Hofstadter at home in the autumn of 1965.Credit...Sam Falk/The New York Times

Hofstadter conceded that many intellectuals lean toward “the left side of center” — not because they want to sell out the country, but because coming up with radical ideas and challenging conventional wisdom is part of the job description. “Intellect is always on the move against something: some oppression, fraud, illusion, dogma or interest,” he explained. As a graduate student at Columbia University during the Depression, Hofstadter briefly joined the Communist Party before concluding that its totalitarian mind-set made it unlikely to spawn great ideas. By 1946, when he returned to Columbia as a faculty member, he had pivoted toward liberalism but still took pride in adopting the wry, skeptical stance of the outsider.

Then as now, Columbia was in the thick of national political debate. In 1948, Gen. Dwight Eisenhower, the hero of D-Day, became president of the university. Four years later, he became the Republican candidate for president of the United States — at which point members of the Columbia faculty composed a manifesto denouncing him as a McCarthyite sheep and intellectual lightweight. They preferred the Democratic candidate, the Illinois governor Adlai Stevenson, a Princeton graduate and darling of the highbrow liberal set. Though today’s historians would not necessarily identify the Eisenhower-Stevenson contest as a major turning point, Hofstadter saw it as a high-stakes showdown between “philistinism” and “intellect.” Philistinism won.

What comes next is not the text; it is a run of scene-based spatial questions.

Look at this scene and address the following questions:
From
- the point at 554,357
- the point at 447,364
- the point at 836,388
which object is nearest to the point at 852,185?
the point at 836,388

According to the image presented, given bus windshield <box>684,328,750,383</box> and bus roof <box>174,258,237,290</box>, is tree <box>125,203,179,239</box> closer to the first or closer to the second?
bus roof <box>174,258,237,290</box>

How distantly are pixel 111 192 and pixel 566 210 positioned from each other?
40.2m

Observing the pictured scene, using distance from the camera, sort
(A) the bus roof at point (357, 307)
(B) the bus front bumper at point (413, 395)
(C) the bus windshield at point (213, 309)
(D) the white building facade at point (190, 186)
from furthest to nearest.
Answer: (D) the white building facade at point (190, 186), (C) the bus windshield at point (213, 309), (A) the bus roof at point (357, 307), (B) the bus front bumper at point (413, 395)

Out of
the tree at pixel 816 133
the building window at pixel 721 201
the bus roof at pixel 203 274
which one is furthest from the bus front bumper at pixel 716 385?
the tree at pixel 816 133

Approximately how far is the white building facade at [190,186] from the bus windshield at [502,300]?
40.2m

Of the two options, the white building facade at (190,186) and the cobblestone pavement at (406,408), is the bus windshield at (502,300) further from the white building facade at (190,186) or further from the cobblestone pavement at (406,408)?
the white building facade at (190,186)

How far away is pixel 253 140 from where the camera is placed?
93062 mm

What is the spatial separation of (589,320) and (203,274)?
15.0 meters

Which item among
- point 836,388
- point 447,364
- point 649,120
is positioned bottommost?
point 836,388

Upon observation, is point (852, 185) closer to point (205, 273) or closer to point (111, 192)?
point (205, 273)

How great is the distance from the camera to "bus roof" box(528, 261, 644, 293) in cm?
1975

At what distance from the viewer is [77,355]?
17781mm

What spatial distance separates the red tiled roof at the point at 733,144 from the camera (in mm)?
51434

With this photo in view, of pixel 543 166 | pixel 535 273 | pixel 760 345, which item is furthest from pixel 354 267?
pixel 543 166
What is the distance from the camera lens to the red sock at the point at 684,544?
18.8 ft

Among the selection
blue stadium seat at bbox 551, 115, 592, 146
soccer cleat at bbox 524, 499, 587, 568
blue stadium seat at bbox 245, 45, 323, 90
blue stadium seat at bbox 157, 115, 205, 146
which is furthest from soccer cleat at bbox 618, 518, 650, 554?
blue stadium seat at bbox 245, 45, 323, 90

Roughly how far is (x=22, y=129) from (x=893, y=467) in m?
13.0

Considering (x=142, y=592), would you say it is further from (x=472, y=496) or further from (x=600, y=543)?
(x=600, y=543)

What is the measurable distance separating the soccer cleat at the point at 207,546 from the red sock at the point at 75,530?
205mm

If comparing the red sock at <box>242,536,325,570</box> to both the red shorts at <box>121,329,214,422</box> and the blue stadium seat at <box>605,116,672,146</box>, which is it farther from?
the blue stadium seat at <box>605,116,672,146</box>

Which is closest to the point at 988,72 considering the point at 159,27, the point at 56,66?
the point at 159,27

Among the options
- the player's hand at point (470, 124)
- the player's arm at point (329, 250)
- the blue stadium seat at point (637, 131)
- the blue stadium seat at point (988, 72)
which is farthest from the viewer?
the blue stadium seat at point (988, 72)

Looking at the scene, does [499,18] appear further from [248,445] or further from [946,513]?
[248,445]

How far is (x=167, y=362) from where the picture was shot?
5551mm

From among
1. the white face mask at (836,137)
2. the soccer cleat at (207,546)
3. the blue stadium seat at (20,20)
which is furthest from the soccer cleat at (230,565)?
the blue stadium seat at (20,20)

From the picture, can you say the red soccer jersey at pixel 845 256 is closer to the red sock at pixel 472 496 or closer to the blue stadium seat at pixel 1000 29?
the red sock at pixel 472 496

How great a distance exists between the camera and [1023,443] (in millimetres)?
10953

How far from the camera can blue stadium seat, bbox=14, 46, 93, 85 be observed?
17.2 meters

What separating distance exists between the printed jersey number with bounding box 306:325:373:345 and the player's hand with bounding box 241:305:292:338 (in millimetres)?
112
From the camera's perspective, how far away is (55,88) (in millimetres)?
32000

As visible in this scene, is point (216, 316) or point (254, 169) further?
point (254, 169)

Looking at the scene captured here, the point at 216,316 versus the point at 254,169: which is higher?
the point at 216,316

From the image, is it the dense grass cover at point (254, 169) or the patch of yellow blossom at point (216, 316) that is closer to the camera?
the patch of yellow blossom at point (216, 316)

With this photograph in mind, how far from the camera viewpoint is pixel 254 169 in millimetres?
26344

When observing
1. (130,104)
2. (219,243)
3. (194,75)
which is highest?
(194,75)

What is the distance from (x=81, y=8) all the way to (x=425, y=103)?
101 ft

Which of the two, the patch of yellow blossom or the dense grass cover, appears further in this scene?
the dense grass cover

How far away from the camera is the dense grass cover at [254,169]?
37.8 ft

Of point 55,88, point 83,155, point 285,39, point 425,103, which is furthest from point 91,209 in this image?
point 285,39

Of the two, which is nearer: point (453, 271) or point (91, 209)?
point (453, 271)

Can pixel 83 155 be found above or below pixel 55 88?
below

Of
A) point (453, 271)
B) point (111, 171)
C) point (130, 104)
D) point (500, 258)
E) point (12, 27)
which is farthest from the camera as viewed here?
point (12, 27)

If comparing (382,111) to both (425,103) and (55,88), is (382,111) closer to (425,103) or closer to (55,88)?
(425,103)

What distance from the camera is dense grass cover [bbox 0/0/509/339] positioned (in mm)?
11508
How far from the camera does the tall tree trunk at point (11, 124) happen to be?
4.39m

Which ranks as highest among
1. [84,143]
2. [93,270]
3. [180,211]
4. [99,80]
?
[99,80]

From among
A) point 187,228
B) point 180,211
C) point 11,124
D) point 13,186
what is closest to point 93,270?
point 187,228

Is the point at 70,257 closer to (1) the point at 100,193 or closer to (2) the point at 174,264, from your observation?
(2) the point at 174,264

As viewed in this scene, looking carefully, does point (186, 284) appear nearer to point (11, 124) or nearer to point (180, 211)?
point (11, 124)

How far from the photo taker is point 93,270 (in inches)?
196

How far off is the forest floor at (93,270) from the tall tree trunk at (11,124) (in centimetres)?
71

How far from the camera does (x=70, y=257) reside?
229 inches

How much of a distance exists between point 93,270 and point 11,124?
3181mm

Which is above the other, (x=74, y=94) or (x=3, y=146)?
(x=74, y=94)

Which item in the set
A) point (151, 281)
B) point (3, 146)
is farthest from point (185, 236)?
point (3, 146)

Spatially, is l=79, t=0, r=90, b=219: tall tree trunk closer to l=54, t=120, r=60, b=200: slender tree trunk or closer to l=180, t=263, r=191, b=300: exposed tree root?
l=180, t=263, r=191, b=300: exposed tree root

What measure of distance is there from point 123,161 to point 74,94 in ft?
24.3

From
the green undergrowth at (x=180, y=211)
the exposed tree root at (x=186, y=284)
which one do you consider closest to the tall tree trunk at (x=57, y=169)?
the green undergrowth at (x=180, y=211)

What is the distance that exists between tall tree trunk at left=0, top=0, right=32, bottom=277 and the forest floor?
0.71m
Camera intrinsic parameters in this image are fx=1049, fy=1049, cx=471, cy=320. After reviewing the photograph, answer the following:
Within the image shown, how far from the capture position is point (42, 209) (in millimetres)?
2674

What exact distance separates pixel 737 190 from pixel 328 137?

That judgment was unduly harsh toward Eisenhower, who turned out to be quite a friend to higher education once the Soviets launched Sputnik and terrified his administration into funding scientific research. As Hofstadter noted, the humanities and social sciences have always occupied a somewhat different place in the nation’s priorities. “The advice of experts in the physical sciences, however suspect many of these experts may be, is accepted as indispensable,” he wrote. “Expertise in the social sciences, on the other hand, may be rejected as gratuitous and foolish, if not ominous.”

Today’s polls bear out that distinction. Even as the Trump administration tries to bend universities to its will by defunding medical and scientific research, public opinion surveys suggest that these are precisely the aspects of university life that Americans most admire and appreciate.

Even in the 1950s, Hofstadter could see that the fuss about campus Marxists was often about something else: dismantling the New Deal, stirring up Republican votes, undermining the liberal consensus. The same might be said of today’s efforts to rid college campuses of antisemitism and allegedly discriminatory D.E.I. policies: Are these the true goals, or are they handy ways to undermine powerful bulwarks of American liberalism?

It’s at such moments of crisis, Hofstadter argued, that academics and intellectuals often run into difficulty mounting campaigns in their own defense. Some of the most biting passages in his book take aim at the contradictions and self-regard of midcentury campus life, in which the “prophets of alienation,” keen to denounce the modern world, also seemed happy enough to embrace its material advantages.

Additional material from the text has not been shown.